◆ Exercise details
Copy out every line of the data below verbatim, leaving out the pictures.

--- start Task data ---

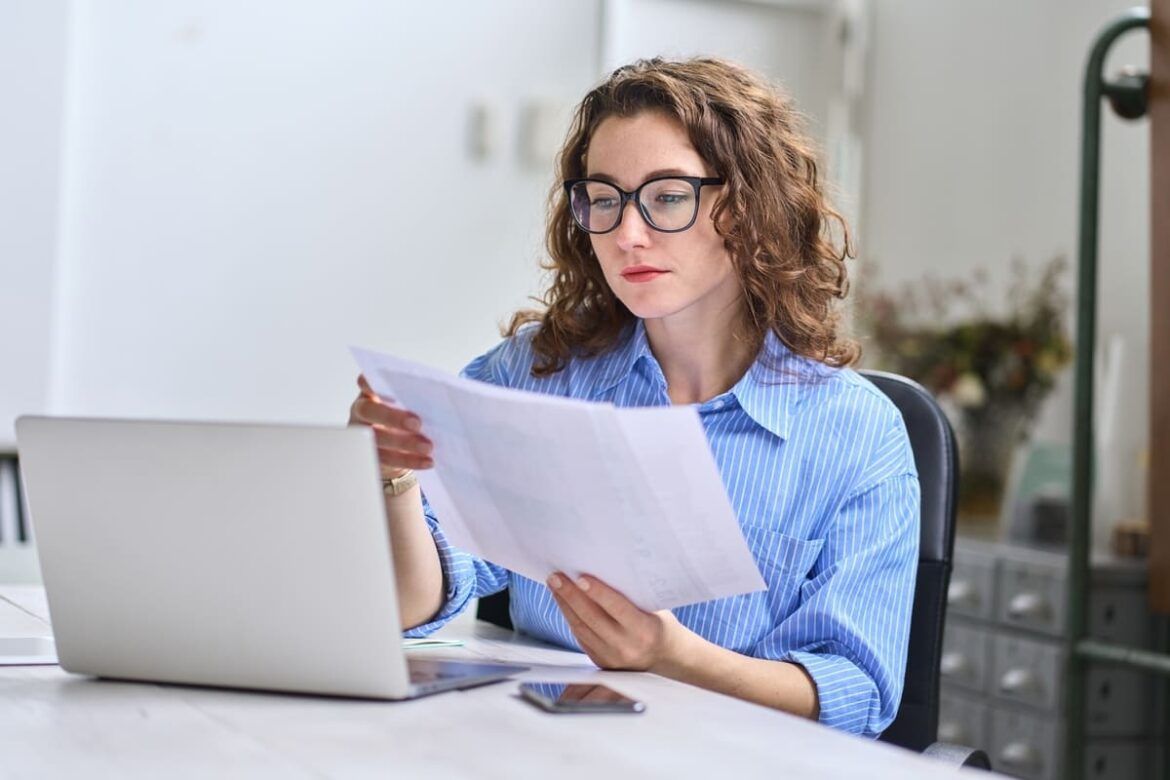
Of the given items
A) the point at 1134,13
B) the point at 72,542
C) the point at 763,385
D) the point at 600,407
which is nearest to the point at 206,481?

--- end Task data ---

◆ Result for this exercise
Of the given items
A) the point at 1134,13
B) the point at 72,542
C) the point at 763,385
D) the point at 600,407
which is nearest to the point at 206,481?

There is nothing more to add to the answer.